Infectious bronchitis (IB), also called avian infectious bronchitis, is a common, highly contagious, acute, and economically important viral disease of chickens caused by coronavirus infectious bronchitis virus (IBV). The virus is acquired following inhalation or direct contact with contaminated poultry, litter, equipment or other fomites. Vertical transmission of the virus within the embryo has never been reported, but virus may be present on the shell surface of hatching eggs via shedding from the oviduct or alimentary tract. Dozens of serotypes and genotypes of IBV have been detected, and many more will surely be reported in future. The highly transmissible nature of IB and the occurrence and emergence of multiple serotype of the virus have complicated control by vaccination (Saif et al. 2008).

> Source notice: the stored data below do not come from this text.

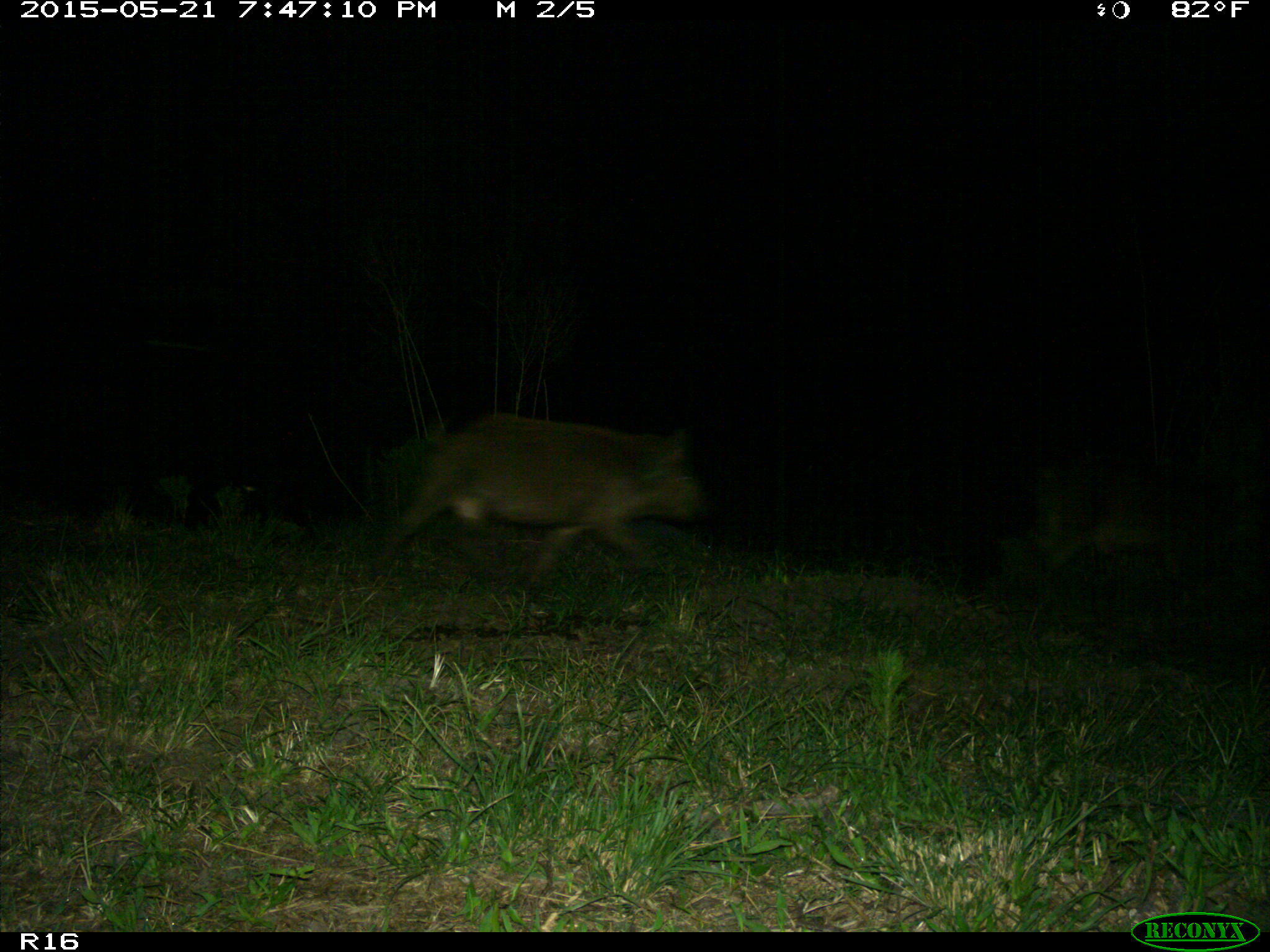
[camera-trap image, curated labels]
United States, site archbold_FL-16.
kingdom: Animalia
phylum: Chordata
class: Mammalia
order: Artiodactyla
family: Suidae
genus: Sus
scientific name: Sus scrofa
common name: wild boar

To monitor the existing different IBV serotypes in a geographical region, several tests including virus isolation, virus neutralization, hemagglutination inhibition, ELISA and RT-PCR have been employed (Haqshenas et al. 2005; Saif et al. 2008). The ELISA assay is a convenient method for monitoring of both the immune status and virus infection in chicken flocks. Several commercial ELISA kits for IBV specific antibodies detection are already available, which used inactivated virions as coating antigen (Zhang et al. 2005). PCR on reverse transcribed RNA is a potent technique for the detection of IBV. In comparison with classical detection methods, PCR-based techniques are both sensitive and fast (Zwaagstra et al. 1992). Samples for IBV isolation must be obtained as soon as clinical disease signs are evident. Tracheal swabs are preferred and are placed directly into cold media with antibiotics to suppress bacterial and fungal growth and preserve the viability of the virus (Swayne et al. 1998). In Iran, IB is one of the most important viral respiratory diseases of broiler chickens. However, only the Massachusetts vaccine strain is officially authorized. Despite the use of the IBV vaccine it is common to find IBV problems in vaccinated chickens, causing a tremendous economic impact (Nouri et al. 2003). Several serotypes of infectious bronchitis virus have been reported from different parts of Iran (Seyfi-Abad Shapouri et al. 2002; Nouri et al. 2003; Shoushtari et al. 2008). There is no report about the serotypes and molecular detection of IBV in Zabol in the southeast of Iran. The aim of this study was molecular detection of IBV and the IBV serotypes in Zabol.